> [Exercise data]:

++++++++

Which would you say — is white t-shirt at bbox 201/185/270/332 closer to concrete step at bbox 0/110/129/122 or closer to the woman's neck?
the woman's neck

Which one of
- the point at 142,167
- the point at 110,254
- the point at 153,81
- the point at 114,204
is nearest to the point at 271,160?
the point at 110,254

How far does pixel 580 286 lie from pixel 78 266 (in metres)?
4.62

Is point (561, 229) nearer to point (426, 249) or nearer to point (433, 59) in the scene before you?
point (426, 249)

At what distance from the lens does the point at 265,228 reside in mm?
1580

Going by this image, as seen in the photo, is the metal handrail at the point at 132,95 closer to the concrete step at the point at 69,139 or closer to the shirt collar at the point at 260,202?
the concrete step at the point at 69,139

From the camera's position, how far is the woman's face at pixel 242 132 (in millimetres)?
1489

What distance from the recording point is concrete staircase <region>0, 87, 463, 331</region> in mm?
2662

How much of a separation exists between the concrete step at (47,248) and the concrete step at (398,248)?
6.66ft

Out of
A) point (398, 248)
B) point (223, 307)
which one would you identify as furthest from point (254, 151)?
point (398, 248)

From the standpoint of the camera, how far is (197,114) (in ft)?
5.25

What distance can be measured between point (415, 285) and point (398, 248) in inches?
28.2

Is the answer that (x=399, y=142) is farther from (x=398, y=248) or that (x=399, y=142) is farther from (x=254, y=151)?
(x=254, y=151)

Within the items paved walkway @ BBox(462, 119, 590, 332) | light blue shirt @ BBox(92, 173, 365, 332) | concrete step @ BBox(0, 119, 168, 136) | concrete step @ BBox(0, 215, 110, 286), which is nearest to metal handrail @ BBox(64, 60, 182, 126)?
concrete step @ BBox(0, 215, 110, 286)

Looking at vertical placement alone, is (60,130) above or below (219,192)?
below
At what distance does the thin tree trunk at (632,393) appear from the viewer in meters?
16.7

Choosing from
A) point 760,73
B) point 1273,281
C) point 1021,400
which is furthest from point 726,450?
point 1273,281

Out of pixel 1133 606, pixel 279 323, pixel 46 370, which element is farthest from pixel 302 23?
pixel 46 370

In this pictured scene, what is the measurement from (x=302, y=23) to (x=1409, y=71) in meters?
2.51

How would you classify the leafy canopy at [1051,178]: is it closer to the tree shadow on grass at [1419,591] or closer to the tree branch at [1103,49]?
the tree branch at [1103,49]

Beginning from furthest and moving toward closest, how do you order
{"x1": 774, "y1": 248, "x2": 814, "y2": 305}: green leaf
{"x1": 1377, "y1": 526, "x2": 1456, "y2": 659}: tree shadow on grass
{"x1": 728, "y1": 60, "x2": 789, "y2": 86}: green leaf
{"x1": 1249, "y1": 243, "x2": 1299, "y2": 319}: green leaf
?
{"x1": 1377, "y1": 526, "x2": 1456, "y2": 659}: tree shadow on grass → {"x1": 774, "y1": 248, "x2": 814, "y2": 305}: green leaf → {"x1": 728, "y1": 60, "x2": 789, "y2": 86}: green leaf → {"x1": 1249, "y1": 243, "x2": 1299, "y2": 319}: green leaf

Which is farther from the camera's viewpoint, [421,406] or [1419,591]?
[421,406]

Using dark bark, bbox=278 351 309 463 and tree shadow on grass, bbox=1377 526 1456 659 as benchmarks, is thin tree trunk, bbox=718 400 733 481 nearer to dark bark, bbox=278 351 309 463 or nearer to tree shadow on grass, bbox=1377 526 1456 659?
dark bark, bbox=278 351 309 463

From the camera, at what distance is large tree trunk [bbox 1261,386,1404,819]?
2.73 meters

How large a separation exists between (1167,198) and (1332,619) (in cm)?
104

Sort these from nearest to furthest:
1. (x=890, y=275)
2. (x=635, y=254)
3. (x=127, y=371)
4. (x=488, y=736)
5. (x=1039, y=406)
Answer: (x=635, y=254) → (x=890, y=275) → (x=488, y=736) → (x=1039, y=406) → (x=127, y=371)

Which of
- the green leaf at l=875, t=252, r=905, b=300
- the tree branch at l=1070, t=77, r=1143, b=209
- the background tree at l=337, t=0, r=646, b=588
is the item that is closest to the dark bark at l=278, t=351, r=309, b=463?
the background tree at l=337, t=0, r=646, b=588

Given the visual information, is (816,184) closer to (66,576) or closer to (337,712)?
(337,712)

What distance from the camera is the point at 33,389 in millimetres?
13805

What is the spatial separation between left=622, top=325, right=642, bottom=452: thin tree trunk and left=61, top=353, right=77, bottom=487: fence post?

++++++++

> [Your task]:
Can you lay out all of the data above as a numbered list, one line per item, leaving out the blank lines?

> [The answer]:
1. Which would you say — is white t-shirt at bbox 201/185/270/332 closer to concrete step at bbox 0/110/129/122 or closer to the woman's neck?
2. the woman's neck
3. Which one of
4. - the point at 142,167
5. - the point at 110,254
6. - the point at 153,81
7. - the point at 114,204
8. is nearest to the point at 271,160?
9. the point at 110,254
10. How far does pixel 580 286 lie from pixel 78 266 (in metres)?
11. 4.62
12. Is point (561, 229) nearer to point (426, 249) or nearer to point (433, 59) in the scene before you?
13. point (426, 249)
14. At what distance from the lens does the point at 265,228 reside in mm?
15. 1580
16. Going by this image, as seen in the photo, is the metal handrail at the point at 132,95 closer to the concrete step at the point at 69,139 or closer to the shirt collar at the point at 260,202?
17. the concrete step at the point at 69,139
18. From the camera's position, how far is the woman's face at pixel 242 132 (in millimetres)?
19. 1489
20. What distance from the recording point is concrete staircase <region>0, 87, 463, 331</region> in mm?
21. 2662
22. How much of a separation exists between the concrete step at (47,248) and the concrete step at (398,248)?
23. 6.66ft
24. Out of
25. A) point (398, 248)
26. B) point (223, 307)
27. which one would you identify as furthest from point (254, 151)?
28. point (398, 248)
29. From the standpoint of the camera, how far is (197,114) (in ft)?
30. 5.25
31. What distance can be measured between point (415, 285) and point (398, 248) in inches?
32. 28.2
33. Is the answer that (x=399, y=142) is farther from (x=398, y=248) or that (x=399, y=142) is farther from (x=254, y=151)?
34. (x=254, y=151)
35. Within the items paved walkway @ BBox(462, 119, 590, 332) | light blue shirt @ BBox(92, 173, 365, 332) | concrete step @ BBox(0, 119, 168, 136) | concrete step @ BBox(0, 215, 110, 286), which is nearest to metal handrail @ BBox(64, 60, 182, 126)?
36. concrete step @ BBox(0, 215, 110, 286)
37. Looking at vertical placement alone, is (60,130) above or below (219,192)?
38. below
39. At what distance does the thin tree trunk at (632,393) appear from the viewer in meters?
40. 16.7
41. Choosing from
42. A) point 760,73
43. B) point 1273,281
44. C) point 1021,400
45. which is furthest from point 726,450?
46. point 1273,281
47. Out of pixel 1133 606, pixel 279 323, pixel 46 370, which element is farthest from pixel 302 23?
48. pixel 46 370
49. In this pictured scene, what is the measurement from (x=302, y=23) to (x=1409, y=71) in meters?
50. 2.51
51. How would you classify the leafy canopy at [1051,178]: is it closer to the tree shadow on grass at [1419,591] or closer to the tree branch at [1103,49]?
52. the tree branch at [1103,49]
53. Beginning from furthest and moving toward closest, how do you order
54. {"x1": 774, "y1": 248, "x2": 814, "y2": 305}: green leaf
55. {"x1": 1377, "y1": 526, "x2": 1456, "y2": 659}: tree shadow on grass
56. {"x1": 728, "y1": 60, "x2": 789, "y2": 86}: green leaf
57. {"x1": 1249, "y1": 243, "x2": 1299, "y2": 319}: green leaf
58. ?
59. {"x1": 1377, "y1": 526, "x2": 1456, "y2": 659}: tree shadow on grass → {"x1": 774, "y1": 248, "x2": 814, "y2": 305}: green leaf → {"x1": 728, "y1": 60, "x2": 789, "y2": 86}: green leaf → {"x1": 1249, "y1": 243, "x2": 1299, "y2": 319}: green leaf
60. Which is farther from the camera's viewpoint, [421,406] or [1419,591]?
61. [421,406]
62. Using dark bark, bbox=278 351 309 463 and tree shadow on grass, bbox=1377 526 1456 659 as benchmarks, is thin tree trunk, bbox=718 400 733 481 nearer to dark bark, bbox=278 351 309 463 or nearer to tree shadow on grass, bbox=1377 526 1456 659?
63. dark bark, bbox=278 351 309 463
64. From the camera, at what distance is large tree trunk [bbox 1261,386,1404,819]?
65. 2.73 meters
66. How large a separation exists between (1167,198) and (1332,619) (in cm)?
67. 104
68. Sort these from nearest to furthest:
69. 1. (x=890, y=275)
70. 2. (x=635, y=254)
71. 3. (x=127, y=371)
72. 4. (x=488, y=736)
73. 5. (x=1039, y=406)
74. Answer: (x=635, y=254) → (x=890, y=275) → (x=488, y=736) → (x=1039, y=406) → (x=127, y=371)
75. Which of
76. - the green leaf at l=875, t=252, r=905, b=300
77. - the tree branch at l=1070, t=77, r=1143, b=209
78. - the background tree at l=337, t=0, r=646, b=588
79. is the item that is closest to the dark bark at l=278, t=351, r=309, b=463?
80. the background tree at l=337, t=0, r=646, b=588
81. Given the visual information, is (816,184) closer to (66,576) or closer to (337,712)?
82. (337,712)
83. What distance from the camera is the point at 33,389 in millimetres?
84. 13805
85. What is the spatial separation between left=622, top=325, right=642, bottom=452: thin tree trunk and left=61, top=353, right=77, bottom=487: fence post?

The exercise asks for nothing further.